▶ _AIM OF THE TASK_: Could you copy every line of the data that contains the word "state"?

▶ _DATA FOR THE TASK_:
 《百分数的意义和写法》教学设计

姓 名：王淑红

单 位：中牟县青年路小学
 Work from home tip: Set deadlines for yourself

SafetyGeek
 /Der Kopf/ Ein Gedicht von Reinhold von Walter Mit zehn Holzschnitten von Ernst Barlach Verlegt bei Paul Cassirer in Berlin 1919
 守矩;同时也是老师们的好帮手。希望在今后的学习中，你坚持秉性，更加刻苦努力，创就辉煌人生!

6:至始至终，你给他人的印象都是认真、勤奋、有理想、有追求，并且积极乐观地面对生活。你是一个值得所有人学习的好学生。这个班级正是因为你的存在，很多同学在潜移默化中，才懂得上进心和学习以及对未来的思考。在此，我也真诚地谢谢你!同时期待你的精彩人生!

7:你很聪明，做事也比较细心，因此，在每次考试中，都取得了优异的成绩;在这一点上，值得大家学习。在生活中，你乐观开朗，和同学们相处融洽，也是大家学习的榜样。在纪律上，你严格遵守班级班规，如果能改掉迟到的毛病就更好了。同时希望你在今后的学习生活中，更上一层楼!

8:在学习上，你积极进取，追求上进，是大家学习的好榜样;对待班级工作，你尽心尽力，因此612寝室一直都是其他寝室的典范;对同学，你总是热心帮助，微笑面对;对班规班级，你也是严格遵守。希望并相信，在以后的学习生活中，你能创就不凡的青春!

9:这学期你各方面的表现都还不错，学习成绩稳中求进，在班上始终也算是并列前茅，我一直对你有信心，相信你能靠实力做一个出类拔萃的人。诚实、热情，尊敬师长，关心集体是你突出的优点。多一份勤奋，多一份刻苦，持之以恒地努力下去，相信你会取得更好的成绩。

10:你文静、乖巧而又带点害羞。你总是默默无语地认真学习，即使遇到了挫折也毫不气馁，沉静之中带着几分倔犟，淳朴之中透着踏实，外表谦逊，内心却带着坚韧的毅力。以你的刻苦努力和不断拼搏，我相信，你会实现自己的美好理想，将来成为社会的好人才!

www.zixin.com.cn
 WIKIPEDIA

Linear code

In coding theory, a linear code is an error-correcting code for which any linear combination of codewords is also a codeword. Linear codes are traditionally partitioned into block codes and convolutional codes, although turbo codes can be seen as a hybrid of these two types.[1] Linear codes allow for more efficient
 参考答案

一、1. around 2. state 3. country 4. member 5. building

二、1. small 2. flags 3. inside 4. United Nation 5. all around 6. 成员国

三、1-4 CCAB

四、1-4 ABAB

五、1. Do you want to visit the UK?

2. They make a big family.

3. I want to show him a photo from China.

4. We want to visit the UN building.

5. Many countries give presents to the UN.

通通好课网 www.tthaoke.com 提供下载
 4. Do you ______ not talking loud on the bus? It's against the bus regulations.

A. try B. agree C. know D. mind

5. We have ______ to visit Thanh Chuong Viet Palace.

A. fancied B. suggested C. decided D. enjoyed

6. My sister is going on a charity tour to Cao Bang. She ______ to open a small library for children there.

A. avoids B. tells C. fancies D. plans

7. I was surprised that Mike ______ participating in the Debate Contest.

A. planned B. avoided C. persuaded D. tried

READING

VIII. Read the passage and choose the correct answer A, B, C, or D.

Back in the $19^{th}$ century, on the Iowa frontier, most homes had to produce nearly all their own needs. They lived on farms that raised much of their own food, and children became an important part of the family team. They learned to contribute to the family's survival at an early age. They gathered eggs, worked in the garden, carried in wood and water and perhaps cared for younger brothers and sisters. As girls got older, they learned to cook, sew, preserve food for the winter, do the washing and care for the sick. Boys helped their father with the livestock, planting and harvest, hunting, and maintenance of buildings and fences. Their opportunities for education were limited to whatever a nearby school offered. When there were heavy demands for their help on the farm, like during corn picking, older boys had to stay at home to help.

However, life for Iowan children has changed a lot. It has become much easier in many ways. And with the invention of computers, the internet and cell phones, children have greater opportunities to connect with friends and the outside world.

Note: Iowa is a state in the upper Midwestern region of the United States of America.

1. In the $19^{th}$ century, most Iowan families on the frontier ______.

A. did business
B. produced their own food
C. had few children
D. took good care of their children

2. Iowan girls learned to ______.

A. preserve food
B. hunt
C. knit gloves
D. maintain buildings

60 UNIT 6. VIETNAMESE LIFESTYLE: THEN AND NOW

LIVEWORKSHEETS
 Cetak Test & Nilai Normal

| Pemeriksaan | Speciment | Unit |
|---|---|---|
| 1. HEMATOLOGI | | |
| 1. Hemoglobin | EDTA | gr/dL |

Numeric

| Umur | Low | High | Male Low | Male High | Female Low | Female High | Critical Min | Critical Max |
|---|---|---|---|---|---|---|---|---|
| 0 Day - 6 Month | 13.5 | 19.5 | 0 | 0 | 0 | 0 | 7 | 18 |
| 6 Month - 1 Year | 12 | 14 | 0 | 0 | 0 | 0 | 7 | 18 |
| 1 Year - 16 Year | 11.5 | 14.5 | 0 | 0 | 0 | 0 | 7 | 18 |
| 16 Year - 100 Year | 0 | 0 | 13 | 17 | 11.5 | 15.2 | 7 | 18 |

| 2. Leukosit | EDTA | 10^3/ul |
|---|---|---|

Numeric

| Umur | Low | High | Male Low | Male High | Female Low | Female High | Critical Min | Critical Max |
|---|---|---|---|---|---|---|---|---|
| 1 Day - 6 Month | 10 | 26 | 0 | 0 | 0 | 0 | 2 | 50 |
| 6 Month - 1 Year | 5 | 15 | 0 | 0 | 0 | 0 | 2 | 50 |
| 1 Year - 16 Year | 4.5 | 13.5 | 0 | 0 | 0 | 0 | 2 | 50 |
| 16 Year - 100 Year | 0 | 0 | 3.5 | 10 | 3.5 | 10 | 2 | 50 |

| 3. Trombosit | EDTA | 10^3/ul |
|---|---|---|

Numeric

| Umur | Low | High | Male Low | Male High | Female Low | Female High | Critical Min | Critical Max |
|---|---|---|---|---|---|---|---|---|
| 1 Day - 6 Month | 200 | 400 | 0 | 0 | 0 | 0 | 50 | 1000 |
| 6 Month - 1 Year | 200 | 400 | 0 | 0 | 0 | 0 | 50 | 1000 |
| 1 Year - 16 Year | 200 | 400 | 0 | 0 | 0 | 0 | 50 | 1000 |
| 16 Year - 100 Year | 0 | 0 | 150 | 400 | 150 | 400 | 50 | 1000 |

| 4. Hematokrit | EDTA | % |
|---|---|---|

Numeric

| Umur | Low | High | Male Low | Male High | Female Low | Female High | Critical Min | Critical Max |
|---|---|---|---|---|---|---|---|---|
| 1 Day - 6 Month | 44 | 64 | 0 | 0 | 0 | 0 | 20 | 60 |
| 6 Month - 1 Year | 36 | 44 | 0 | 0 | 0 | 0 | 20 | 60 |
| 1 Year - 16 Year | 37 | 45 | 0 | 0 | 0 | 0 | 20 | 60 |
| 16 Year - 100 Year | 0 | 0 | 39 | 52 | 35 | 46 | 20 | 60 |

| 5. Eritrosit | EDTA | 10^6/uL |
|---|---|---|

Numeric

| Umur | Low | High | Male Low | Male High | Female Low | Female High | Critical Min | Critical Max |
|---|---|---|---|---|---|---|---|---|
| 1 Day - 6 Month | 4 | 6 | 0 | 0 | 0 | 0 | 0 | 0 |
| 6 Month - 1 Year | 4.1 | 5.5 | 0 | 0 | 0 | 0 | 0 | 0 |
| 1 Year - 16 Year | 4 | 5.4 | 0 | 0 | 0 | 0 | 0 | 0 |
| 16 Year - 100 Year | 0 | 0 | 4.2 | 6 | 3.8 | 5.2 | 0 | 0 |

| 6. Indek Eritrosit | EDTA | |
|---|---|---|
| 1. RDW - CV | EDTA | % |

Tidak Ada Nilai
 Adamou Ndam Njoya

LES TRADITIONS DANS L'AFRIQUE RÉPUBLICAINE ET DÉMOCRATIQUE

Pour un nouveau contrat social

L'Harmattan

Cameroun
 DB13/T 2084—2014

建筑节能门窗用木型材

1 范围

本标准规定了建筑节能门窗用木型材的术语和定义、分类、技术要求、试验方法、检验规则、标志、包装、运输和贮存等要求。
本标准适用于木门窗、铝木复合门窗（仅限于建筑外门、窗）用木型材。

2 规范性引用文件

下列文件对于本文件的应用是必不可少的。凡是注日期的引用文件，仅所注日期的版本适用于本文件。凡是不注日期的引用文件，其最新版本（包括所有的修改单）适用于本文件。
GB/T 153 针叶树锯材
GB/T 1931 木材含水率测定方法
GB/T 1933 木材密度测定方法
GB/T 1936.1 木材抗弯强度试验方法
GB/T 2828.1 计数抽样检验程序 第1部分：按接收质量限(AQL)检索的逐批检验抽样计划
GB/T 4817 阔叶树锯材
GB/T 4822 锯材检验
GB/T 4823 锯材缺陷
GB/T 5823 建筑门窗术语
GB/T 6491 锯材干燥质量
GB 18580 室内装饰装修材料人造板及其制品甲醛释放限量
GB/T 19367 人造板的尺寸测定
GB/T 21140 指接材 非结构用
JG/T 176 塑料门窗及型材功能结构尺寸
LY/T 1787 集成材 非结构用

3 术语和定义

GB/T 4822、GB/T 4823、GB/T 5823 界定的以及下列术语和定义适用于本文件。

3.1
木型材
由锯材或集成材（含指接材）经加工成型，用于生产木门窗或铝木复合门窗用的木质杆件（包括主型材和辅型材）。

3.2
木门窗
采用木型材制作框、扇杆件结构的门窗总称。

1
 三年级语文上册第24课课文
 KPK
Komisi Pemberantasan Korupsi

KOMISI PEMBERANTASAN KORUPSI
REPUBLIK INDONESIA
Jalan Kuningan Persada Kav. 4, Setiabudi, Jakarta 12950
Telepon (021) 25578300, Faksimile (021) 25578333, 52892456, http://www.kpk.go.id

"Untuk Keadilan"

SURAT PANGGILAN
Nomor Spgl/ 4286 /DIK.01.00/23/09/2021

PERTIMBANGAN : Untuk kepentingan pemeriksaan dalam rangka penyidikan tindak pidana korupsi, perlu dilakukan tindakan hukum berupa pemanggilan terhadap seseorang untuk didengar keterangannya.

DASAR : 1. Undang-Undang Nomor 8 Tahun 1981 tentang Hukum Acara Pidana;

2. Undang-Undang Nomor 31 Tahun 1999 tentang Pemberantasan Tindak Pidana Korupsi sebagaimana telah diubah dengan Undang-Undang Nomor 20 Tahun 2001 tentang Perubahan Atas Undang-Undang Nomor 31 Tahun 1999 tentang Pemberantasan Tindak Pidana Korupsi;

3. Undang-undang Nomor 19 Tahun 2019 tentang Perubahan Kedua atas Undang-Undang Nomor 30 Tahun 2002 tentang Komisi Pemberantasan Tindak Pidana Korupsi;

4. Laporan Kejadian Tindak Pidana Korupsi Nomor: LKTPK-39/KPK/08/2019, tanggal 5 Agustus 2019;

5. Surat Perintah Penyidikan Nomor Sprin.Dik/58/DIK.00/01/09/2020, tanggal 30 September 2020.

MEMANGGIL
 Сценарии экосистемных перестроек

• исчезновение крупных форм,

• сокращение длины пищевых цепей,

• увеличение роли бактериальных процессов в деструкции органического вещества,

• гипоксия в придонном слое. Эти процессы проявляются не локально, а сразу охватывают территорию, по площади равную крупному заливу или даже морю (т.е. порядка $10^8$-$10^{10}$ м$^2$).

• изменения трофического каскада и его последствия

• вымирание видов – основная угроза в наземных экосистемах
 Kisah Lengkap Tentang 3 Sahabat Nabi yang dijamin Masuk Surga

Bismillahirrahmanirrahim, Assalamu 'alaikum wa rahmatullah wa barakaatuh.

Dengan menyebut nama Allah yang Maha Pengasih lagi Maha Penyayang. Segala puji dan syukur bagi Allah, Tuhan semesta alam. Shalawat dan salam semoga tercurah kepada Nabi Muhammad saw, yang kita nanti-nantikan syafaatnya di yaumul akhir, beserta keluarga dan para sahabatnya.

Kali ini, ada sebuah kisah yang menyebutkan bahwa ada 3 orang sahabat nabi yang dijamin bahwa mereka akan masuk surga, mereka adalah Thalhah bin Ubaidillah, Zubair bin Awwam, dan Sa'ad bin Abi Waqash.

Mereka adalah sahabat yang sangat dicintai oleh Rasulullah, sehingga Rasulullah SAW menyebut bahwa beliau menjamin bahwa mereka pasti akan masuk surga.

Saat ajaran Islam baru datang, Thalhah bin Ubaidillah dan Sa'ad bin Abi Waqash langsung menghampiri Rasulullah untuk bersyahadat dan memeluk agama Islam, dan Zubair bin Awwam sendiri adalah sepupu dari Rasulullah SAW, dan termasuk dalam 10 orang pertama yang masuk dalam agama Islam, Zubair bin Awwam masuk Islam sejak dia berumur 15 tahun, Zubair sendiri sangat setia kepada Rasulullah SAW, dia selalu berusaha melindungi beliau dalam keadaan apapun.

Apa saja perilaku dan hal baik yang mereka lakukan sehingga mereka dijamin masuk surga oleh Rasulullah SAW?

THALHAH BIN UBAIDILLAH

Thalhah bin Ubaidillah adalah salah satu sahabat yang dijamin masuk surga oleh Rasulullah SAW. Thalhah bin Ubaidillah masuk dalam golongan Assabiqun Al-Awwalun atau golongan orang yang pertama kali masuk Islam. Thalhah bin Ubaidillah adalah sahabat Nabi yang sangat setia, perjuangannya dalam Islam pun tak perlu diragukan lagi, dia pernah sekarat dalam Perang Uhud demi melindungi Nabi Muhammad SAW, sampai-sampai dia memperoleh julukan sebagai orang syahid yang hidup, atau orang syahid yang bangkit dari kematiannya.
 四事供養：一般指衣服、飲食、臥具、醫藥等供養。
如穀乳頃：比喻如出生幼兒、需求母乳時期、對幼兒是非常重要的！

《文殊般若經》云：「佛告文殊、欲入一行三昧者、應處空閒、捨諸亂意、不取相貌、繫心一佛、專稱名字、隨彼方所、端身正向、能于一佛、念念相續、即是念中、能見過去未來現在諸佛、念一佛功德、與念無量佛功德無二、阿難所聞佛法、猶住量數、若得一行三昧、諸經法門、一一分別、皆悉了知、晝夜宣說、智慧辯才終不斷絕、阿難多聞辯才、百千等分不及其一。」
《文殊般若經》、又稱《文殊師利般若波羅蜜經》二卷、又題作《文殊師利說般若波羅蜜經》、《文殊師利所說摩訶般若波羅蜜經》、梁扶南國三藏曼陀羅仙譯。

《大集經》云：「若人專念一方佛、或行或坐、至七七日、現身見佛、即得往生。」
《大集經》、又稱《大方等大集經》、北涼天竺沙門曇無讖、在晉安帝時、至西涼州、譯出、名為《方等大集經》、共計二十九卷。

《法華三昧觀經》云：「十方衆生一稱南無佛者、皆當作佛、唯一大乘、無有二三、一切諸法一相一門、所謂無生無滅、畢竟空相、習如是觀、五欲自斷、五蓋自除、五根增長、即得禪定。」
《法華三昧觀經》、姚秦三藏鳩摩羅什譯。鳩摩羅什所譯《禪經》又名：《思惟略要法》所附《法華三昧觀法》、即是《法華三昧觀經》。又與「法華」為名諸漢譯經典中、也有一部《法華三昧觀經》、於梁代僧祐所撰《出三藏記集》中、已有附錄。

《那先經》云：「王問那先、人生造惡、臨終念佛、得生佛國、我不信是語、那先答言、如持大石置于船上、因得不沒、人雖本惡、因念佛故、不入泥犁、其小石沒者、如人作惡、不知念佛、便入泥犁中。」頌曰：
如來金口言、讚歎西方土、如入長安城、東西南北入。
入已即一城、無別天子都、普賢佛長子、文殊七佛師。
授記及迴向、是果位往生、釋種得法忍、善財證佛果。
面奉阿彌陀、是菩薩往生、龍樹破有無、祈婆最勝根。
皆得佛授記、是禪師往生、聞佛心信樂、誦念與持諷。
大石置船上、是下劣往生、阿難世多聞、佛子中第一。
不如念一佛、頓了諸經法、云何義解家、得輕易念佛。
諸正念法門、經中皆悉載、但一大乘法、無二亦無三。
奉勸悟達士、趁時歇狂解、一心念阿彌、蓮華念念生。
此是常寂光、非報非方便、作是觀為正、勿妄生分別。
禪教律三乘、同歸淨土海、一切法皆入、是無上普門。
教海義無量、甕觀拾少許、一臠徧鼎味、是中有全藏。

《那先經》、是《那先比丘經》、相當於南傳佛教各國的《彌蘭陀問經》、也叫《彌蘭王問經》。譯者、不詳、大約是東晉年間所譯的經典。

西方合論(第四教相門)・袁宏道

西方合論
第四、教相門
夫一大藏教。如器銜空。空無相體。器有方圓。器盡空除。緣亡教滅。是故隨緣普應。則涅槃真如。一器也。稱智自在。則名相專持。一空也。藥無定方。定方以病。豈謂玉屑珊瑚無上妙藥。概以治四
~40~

▶ _YOUR RESPONSE_:
一、1. around 2. state 3. country 4. member 5. building
Note: Iowa is a state in the upper Midwestern region of the United States of America.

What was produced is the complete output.